PROBLEM TO WORK ON:
The answer must be the full listing, reproduced word for word.

EXERCISE INPUT:
Content starts
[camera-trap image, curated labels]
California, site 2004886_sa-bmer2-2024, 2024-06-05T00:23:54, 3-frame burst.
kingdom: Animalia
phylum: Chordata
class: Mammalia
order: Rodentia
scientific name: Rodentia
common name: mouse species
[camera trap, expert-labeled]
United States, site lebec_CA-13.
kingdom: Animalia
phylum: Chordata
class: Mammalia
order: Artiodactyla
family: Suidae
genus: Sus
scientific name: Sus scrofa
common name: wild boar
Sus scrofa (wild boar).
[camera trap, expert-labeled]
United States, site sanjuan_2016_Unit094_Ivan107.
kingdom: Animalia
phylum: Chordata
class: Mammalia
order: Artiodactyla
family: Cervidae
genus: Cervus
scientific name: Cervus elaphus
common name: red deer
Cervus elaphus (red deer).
Content ends
SOLUTION FOR THIS TASK:
[camera-trap image, curated labels]
California, site 2004886_sa-bmer2-2024, 2024-06-05T00:23:54, 3-frame burst.
kingdom: Animalia
phylum: Chordata
class: Mammalia
order: Rodentia
scientific name: Rodentia
common name: mouse species
[camera trap, expert-labeled]
United States, site lebec_CA-13.
kingdom: Animalia
phylum: Chordata
class: Mammalia
order: Artiodactyla
family: Suidae
genus: Sus
scientific name: Sus scrofa
common name: wild boar
Sus scrofa (wild boar).
[camera trap, expert-labeled]
United States, site sanjuan_2016_Unit094_Ivan107.
kingdom: Animalia
phylum: Chordata
class: Mammalia
order: Artiodactyla
family: Cervidae
genus: Cervus
scientific name: Cervus elaphus
common name: red deer
Cervus elaphus (red deer).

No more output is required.